Consider the examples I offered of other distributed systems which do not lend themselves to easy definition as players on the world stage:  the bittorrent protocol, the Tor network, Twitter, LulzSec, and Anonymous.  It’s not an accident that they’re all creatures of the internet, as the internet itself is a creation of the autistic cognitive style.  The creator of bittorrent for that matter is a diagnosed autistic.  Like begets like, and the reason you’re moved to pull your hair out over neurodiversity’s definition is the same reason Authorities condemn cutting off internet and phone service during protests in Cairo while turning around and deigning it necessary and allowable in the San Francisco Bay area.

It’s not neurodiversity’s self-contradiction that’s at issue here, any more than the internet is at fault for playing host to moving swarms of shifting valences — though governments the world over are using this as an excuse for much anti-democratic policy they’d never otherwise be able to implement.  What’s at issue is their inability, along with the rest of the monocentric world to come to terms with the presence of distributed networks which are beyond their control, and whose accurate definition calls into question the prevailing worldview.

If as they say Jesus was the Word made flesh and history’s most successful Jew, the Internet is autism made wired, weak central coherence set up on routers and switches, set loose in the world for everyone to hop on and take a ride — and thus perhaps already, the most successful neurological disorder in history (even manic depression has never spawned its own infrastructure).  So you see it does come back to the theology that sets our worldviews.  The monocentric take gained ascendance by my count in 395 A.D., when the edict came down that Christianity was to be the official state-religion of Rome.  “Thou hast conquered, O pale Galilean; the world has grown grey from thy breath …” was (according to Swinburne) the dying cry of the polycentrists.  And yet here we are again in this twenty-first century, bringing color back, and riling up the authorities much as Jesus is said to have done back in the day.

So perhaps in your eyes I’ve now moved from proud to grandiose. :-D I do think there are big issues in play here, bigger than my individual pride, and larger than autism and neurodiversity per se.

An earlier version of the above first appeared as a comment at Autism & Oughtism, on Reply to “Cornering Slim Shady in the Round Barn” re the definition of Neurodiversity.
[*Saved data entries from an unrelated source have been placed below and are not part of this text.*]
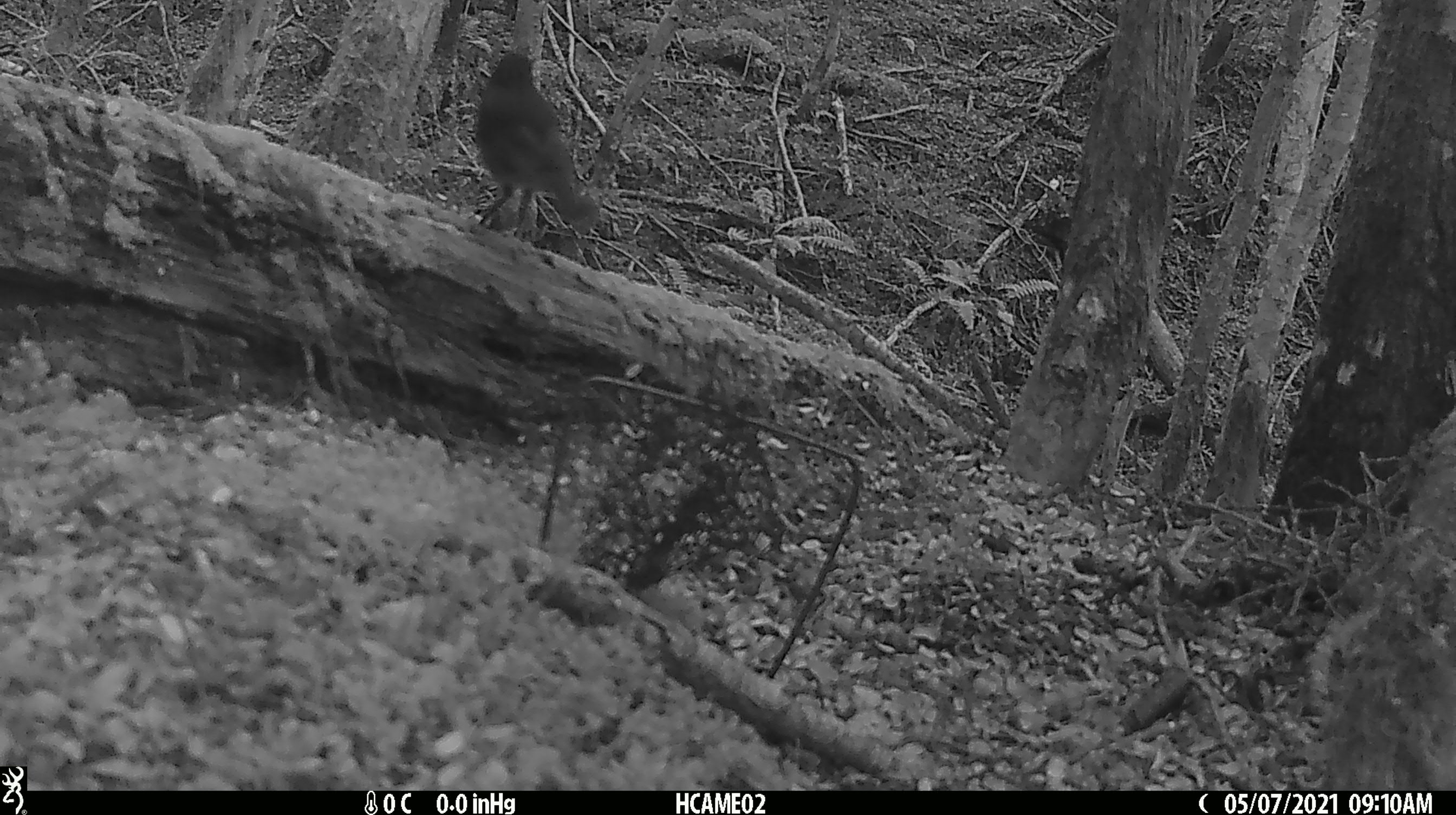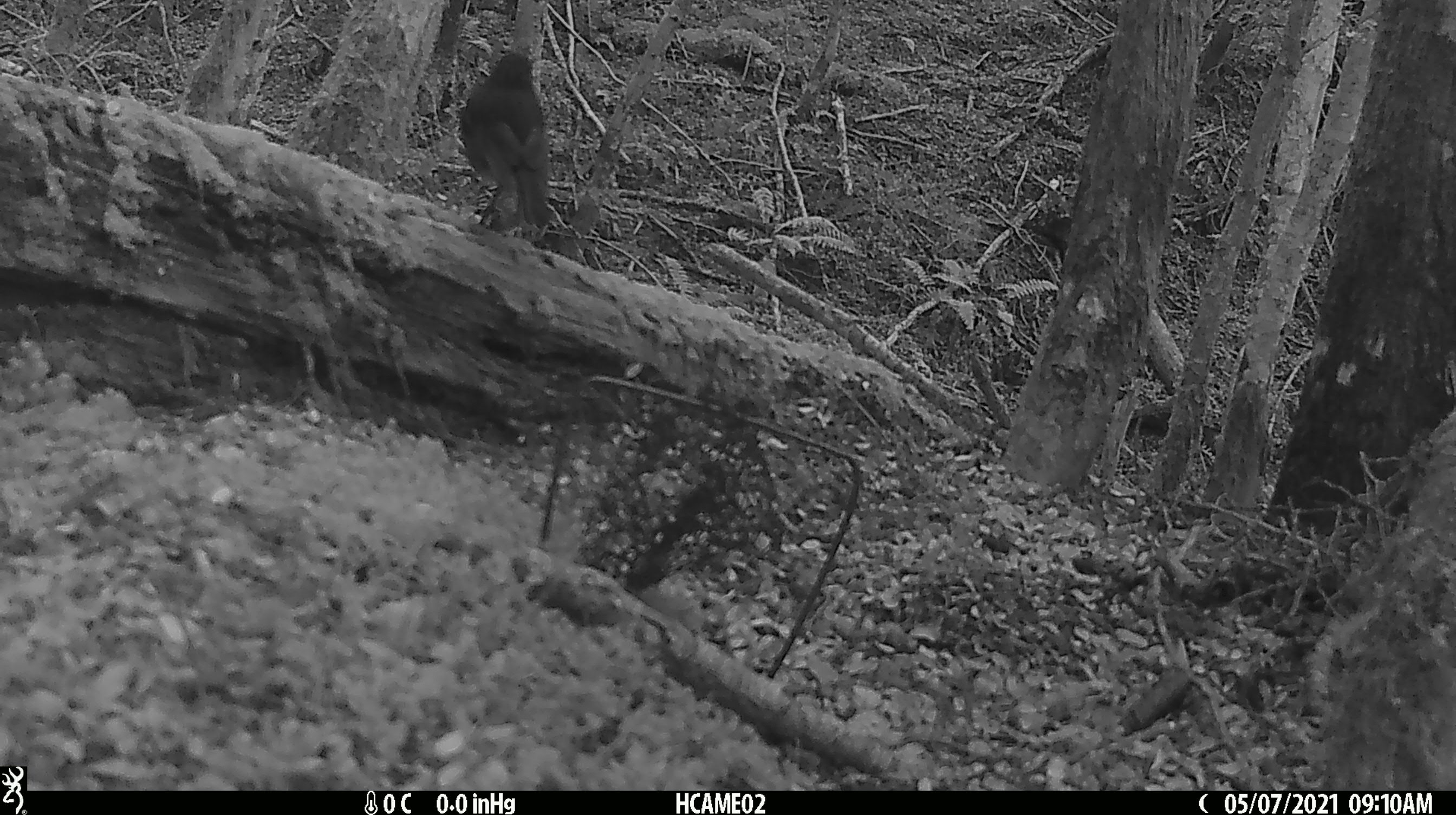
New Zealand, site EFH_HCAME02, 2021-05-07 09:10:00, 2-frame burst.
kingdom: Animalia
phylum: Chordata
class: Aves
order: Passeriformes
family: Turdidae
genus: Turdus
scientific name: Turdus merula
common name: eurasian blackbird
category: blackbird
[image via Flickr/Creative Commons]

related:  Reply to “Cornering Slim Shady in the Round Barn” re the definition of Neurodiversity

related:  Cornering Slim Shady in the Round Barn: On “Pinning Down” Neurodiversity

related:  Acceptance of Diversity within Neurodiversity (?)
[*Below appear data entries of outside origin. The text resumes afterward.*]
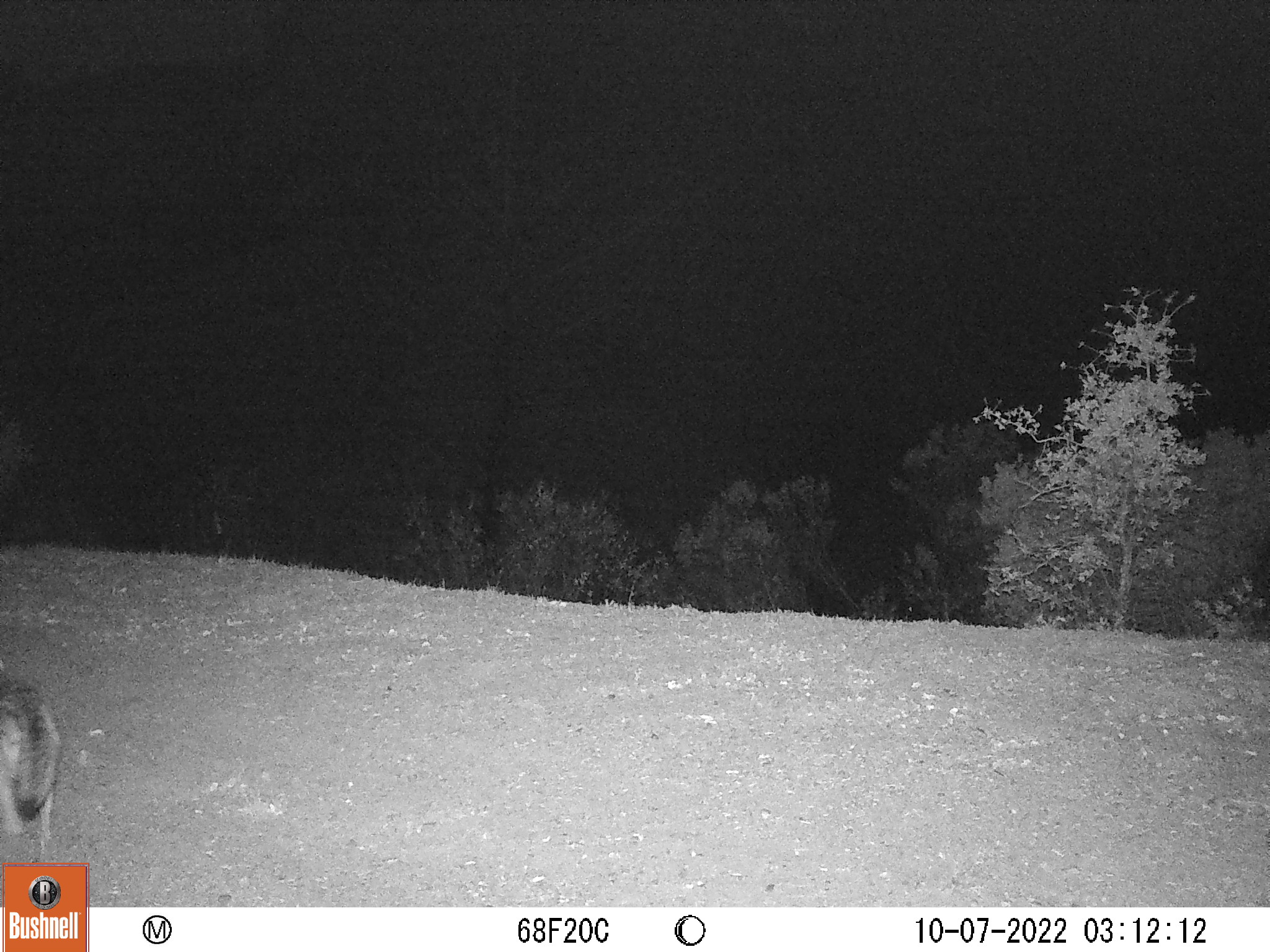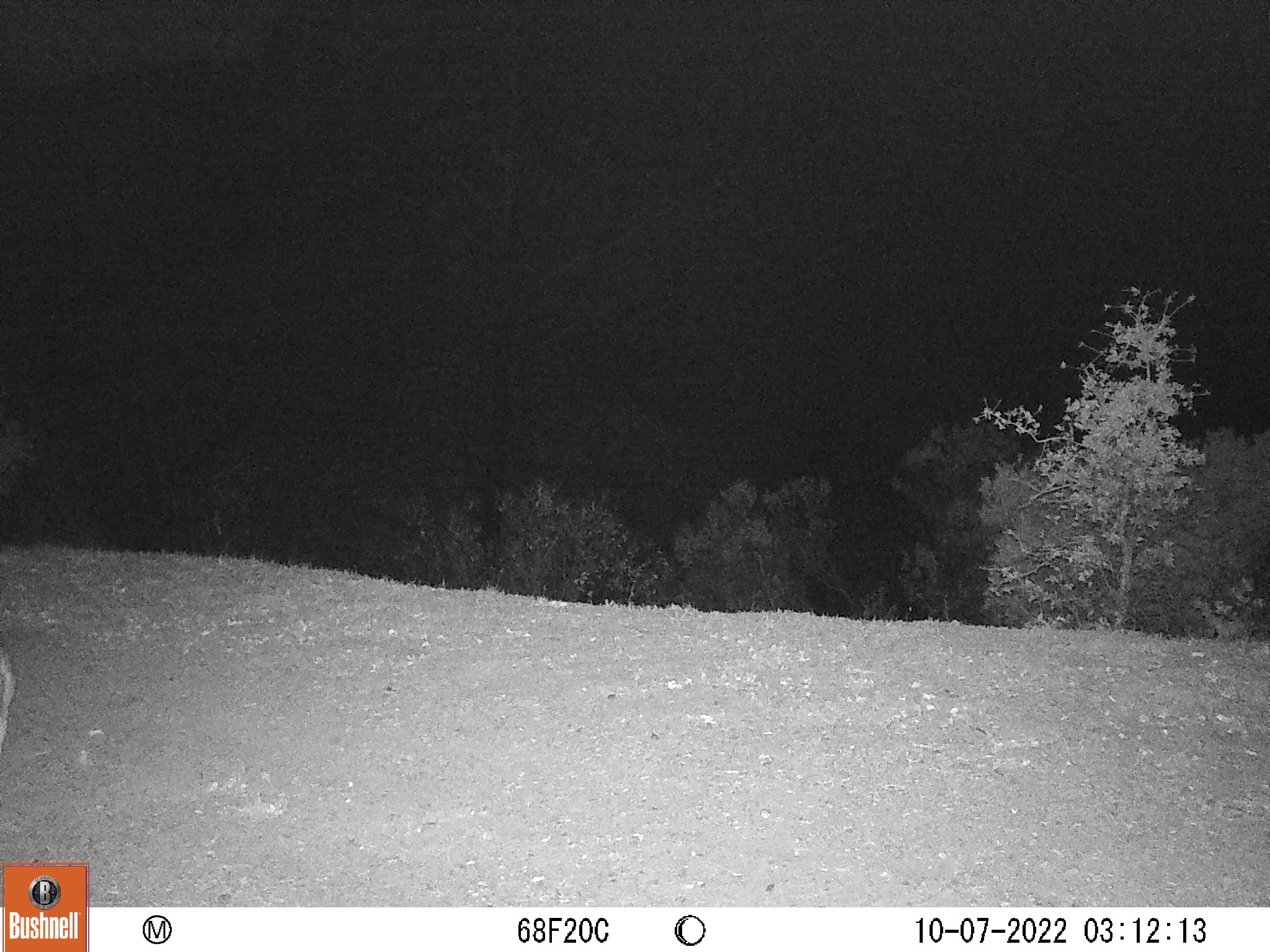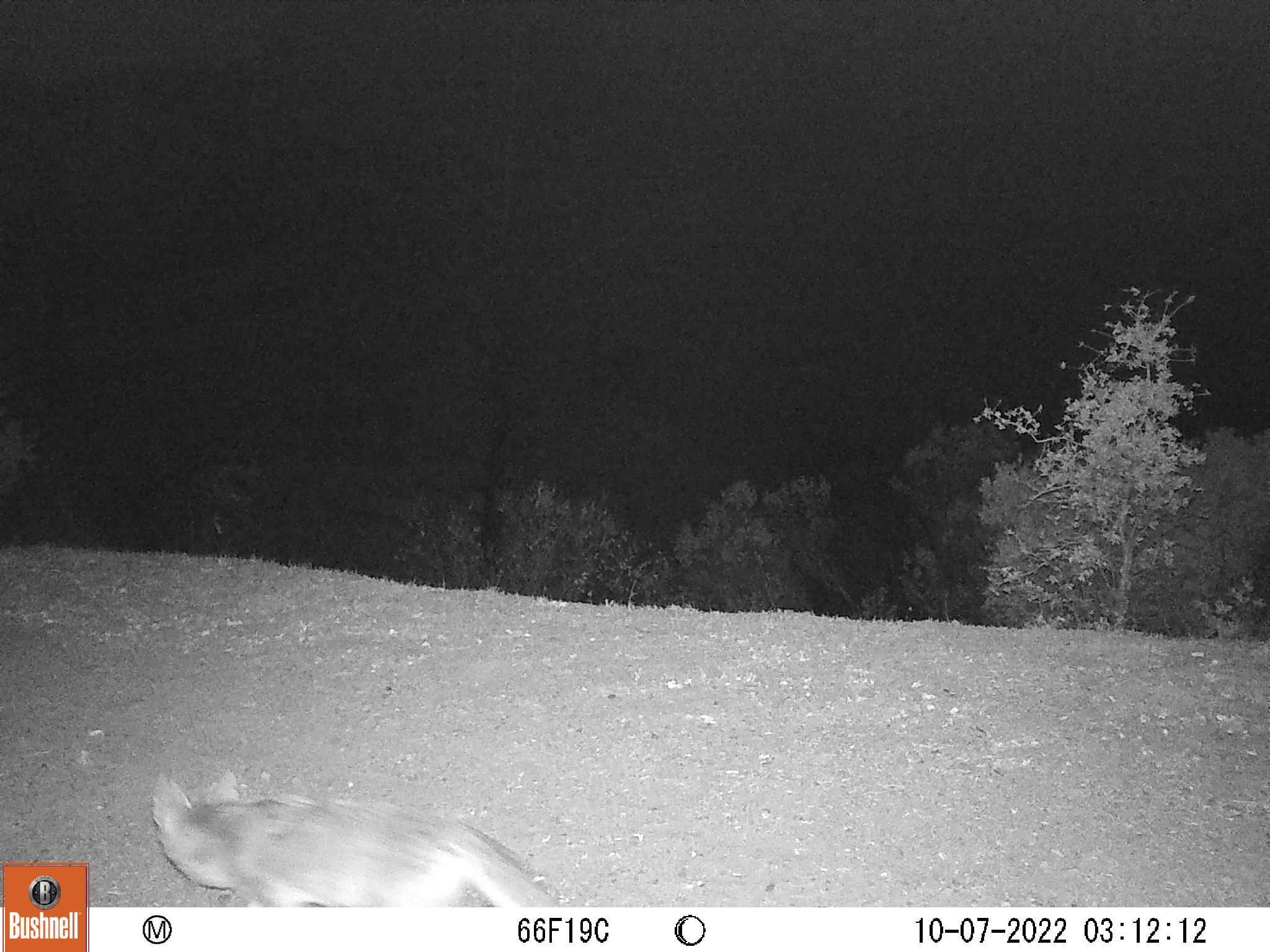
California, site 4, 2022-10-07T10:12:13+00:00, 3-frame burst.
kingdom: Animalia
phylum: Chordata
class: Mammalia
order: Carnivora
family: Canidae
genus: Canis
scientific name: Canis latrans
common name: coyote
Coyote (Canis latrans).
on 08/15/11 in featured, Language | 2 Comments | Read More



Comments (2)

 

  1. Gwen McKay says:

    I agree that this dynamic is not unique to neurodiversity, and it’s not unique to Internet-driven movements, either. It seems to turn up everywhere in today’s public discourse. For example, what does it mean to be a liberal or a conservative? You’ll get vastly different answers depending on what people you ask, and more often than not, they’ll criticize the other side for being inconsistent.

    I would say that’s just the way of things in modern society, where large numbers of people with different backgrounds regularly interact; and the Internet has played a large role in making such conversations more prominent. Although many people once took for granted the existence of a majority worldview, and their place within it, modern life is turning out to be much more complicated. And of course that causes a lot of anxiety, as change always does.

  2. Mark Stairwalt says:

    Hoping to have more on all this by Friday, catching up to the fact that (in light of A&O’s early comment/clarification getting caught in a spam trap) this was in part an accidental conversation — but I do think you’re right Gwen. For all that the internet can allow you to build your own bubble of cherry-picked information sources, it’s also reduced the role of the monolithic gatekeepers that fostered the illusion of a majority worldview. There’s that weak central coherence again.

    Anyway, A&O has called time-out on the conversation until I’ve had a chance to clarify my references. Or decode my oracular pronouncements, as the case may be.